* **Text to read**
Third, we will launch the Regional Business Council with leaders from
private business and government. The council will be a permanent forum
for exchanging information, developing investment opportunities, and
encouraging a world-class business environment. I want to acknowledge
the role of my Cabinet colleague, Secretary of Commerce Ron Brown, in
establishing this voice for business in the region.
Here in Amman, we must also go beyond our work at Casablanca. We must
reinforce our public-private sector partnership for peace and foster
patterns of commercial cooperation across the Middle East. Governments
have a responsibility to lay the foundations for peace and prosperity.
But the private sector has the opportunity to build the structure of a
lasting peace reinforced by rising prosperity.
This public-private partnership is based on three mutually reinforcing
pillars: first, the private sector; second, countries outside the region
that have been at the forefront of efforts to support the peace process;
and third, governments in the region. Let me briefly describe the unique
challenges that each must meet.
The private sector must recognize and seize the business opportunities
that peace is creating. The fact that hundreds of businesspeople have
come to Amman is evidence that they are doing just that.
I am proud to say that among them are more than 125 American companies,
many of whom are leading the way. Lockheed-Martin will conduct a
feasibility study for a regional airport that will link Aqaba in Jordan
and Eilat in Israel. The communications firms Sprint and AT&T will
announce joint ventures with Jordanian partners to hook Jordan up with
the information superhighway. Culligan Water Technologies will sign an
agreement to manufacture bottled water in Jericho. And General Electric
is close to finalizing a large contract to supply Egypt with
locomotives.
Ladies and gentlemen: Last year we announced that the Middle East was
open for business. This year we declare that the Middle East is doing
business. As the peace process pushes on, agreement by agreement, the
risks for business diminish, day by day. Business can profit while
making a decisive contribution at a moment of rare historic opportunity.
At the same time, governments from outside the Middle East must do their
part to accelerate the momentum of private sector involvement. The
United States will continue to work with its friends around the world to
promote the region's prosperity. We look especially to the European
Union and Japan to continue their significant contributions to this
effort.
For our part, the U.S. Department of Commerce, the Overseas Private
Investment Corporation, the Exim Bank, and the Trade and Development
Administration are working hard to ensure that American companies can
take full advantage of regional trade and investment opportunities.
These agencies are funding feasibility studies, providing investment
guarantees, and offering risk insurance. OPIC, for example, is
capitalizing a $250-million regional fund for the Middle East and North
Africa.
The United States also has launched a number of important bilateral
initiatives with key regional parties. With the Palestinians, we have
helped mobilize the international donor effort and pledged $500 million
in American assistance. Our trade representative, Mickey Kantor, has
just finalized an agreement with the Palestinian Authority to allow
exports from the West Bank and Gaza duty-free access to the American
market. With Jordan, we are considering a bilateral investment treaty,
and we have forgiven more than $700 million of Jordanian debt to the
United States. With Egypt, we have launched a pathbreaking joint
partnership for economic growth and development under the leadership of
President Mubarak and Vice President Gore.

* **Directive**
Copy the speech starting with "Third, we will" and going on through "peace and prosperity.", changing "permanent forum" to "standing forum". The material plays no part in anything asked about the speech.

* **Information shown**
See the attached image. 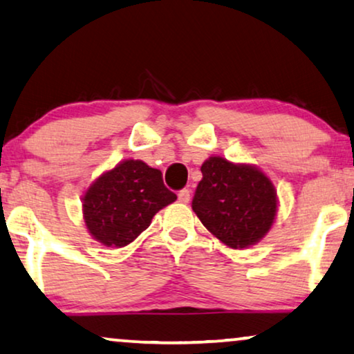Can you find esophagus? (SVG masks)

* **Response**
Third, we will launch the Regional Business Council with leaders from
private business and government. The council will be a standing forum
for exchanging information, developing investment opportunities, and
encouraging a world-class business environment. I want to acknowledge
the role of my Cabinet colleague, Secretary of Commerce Ron Brown, in
establishing this voice for business in the region.
Here in Amman, we must also go beyond our work at Casablanca. We must
reinforce our public-private sector partnership for peace and foster
patterns of commercial cooperation across the Middle East. Governments
have a responsibility to lay the foundations for peace and prosperity.